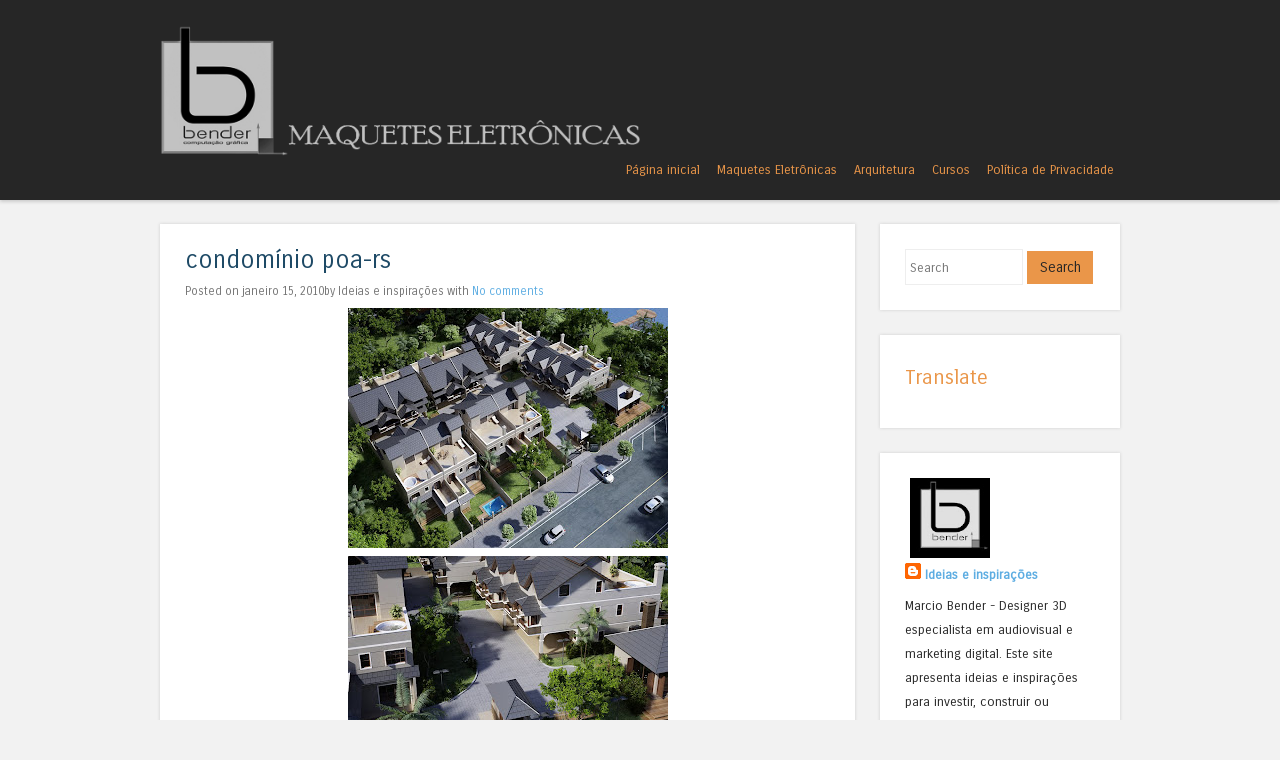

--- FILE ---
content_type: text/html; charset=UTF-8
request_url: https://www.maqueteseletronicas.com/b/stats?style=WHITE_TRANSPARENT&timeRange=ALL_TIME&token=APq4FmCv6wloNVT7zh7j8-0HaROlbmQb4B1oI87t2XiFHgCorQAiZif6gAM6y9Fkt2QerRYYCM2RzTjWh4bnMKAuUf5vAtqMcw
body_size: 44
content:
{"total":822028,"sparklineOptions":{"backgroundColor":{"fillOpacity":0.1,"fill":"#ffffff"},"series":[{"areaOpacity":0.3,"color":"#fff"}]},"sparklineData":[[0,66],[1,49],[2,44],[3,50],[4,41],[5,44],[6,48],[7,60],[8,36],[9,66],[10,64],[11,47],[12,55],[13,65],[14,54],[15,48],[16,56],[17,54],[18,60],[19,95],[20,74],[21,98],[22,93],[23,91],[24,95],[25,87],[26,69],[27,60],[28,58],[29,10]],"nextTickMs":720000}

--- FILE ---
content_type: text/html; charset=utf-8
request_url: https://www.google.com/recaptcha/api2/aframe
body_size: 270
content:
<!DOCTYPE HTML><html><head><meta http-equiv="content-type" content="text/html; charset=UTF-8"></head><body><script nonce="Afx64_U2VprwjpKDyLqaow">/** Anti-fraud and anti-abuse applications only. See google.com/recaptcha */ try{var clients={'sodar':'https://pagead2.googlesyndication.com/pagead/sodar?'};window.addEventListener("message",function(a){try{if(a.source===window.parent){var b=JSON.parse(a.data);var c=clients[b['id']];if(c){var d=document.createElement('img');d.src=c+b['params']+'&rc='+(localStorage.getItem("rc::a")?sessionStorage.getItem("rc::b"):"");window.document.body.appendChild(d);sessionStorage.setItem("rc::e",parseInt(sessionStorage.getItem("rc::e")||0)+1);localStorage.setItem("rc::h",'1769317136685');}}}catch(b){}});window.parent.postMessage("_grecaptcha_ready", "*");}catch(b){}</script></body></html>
_____
Return the full listing above verbatim, please, but without its images.

- [Task answer]:
--- FILE ---
content_type: text/html; charset=UTF-8
request_url: https://www.maqueteseletronicas.com/b/stats?style=WHITE_TRANSPARENT&timeRange=ALL_TIME&token=APq4FmCv6wloNVT7zh7j8-0HaROlbmQb4B1oI87t2XiFHgCorQAiZif6gAM6y9Fkt2QerRYYCM2RzTjWh4bnMKAuUf5vAtqMcw
body_size: 44
content:
{"total":822028,"sparklineOptions":{"backgroundColor":{"fillOpacity":0.1,"fill":"#ffffff"},"series":[{"areaOpacity":0.3,"color":"#fff"}]},"sparklineData":[[0,66],[1,49],[2,44],[3,50],[4,41],[5,44],[6,48],[7,60],[8,36],[9,66],[10,64],[11,47],[12,55],[13,65],[14,54],[15,48],[16,56],[17,54],[18,60],[19,95],[20,74],[21,98],[22,93],[23,91],[24,95],[25,87],[26,69],[27,60],[28,58],[29,10]],"nextTickMs":720000}

--- FILE ---
content_type: text/html; charset=utf-8
request_url: https://www.google.com/recaptcha/api2/aframe
body_size: 270
content:
<!DOCTYPE HTML><html><head><meta http-equiv="content-type" content="text/html; charset=UTF-8"></head><body><script nonce="Afx64_U2VprwjpKDyLqaow">/** Anti-fraud and anti-abuse applications only. See google.com/recaptcha */ try{var clients={'sodar':'https://pagead2.googlesyndication.com/pagead/sodar?'};window.addEventListener("message",function(a){try{if(a.source===window.parent){var b=JSON.parse(a.data);var c=clients[b['id']];if(c){var d=document.createElement('img');d.src=c+b['params']+'&rc='+(localStorage.getItem("rc::a")?sessionStorage.getItem("rc::b"):"");window.document.body.appendChild(d);sessionStorage.setItem("rc::e",parseInt(sessionStorage.getItem("rc::e")||0)+1);localStorage.setItem("rc::h",'1769317136685');}}}catch(b){}});window.parent.postMessage("_grecaptcha_ready", "*");}catch(b){}</script></body></html>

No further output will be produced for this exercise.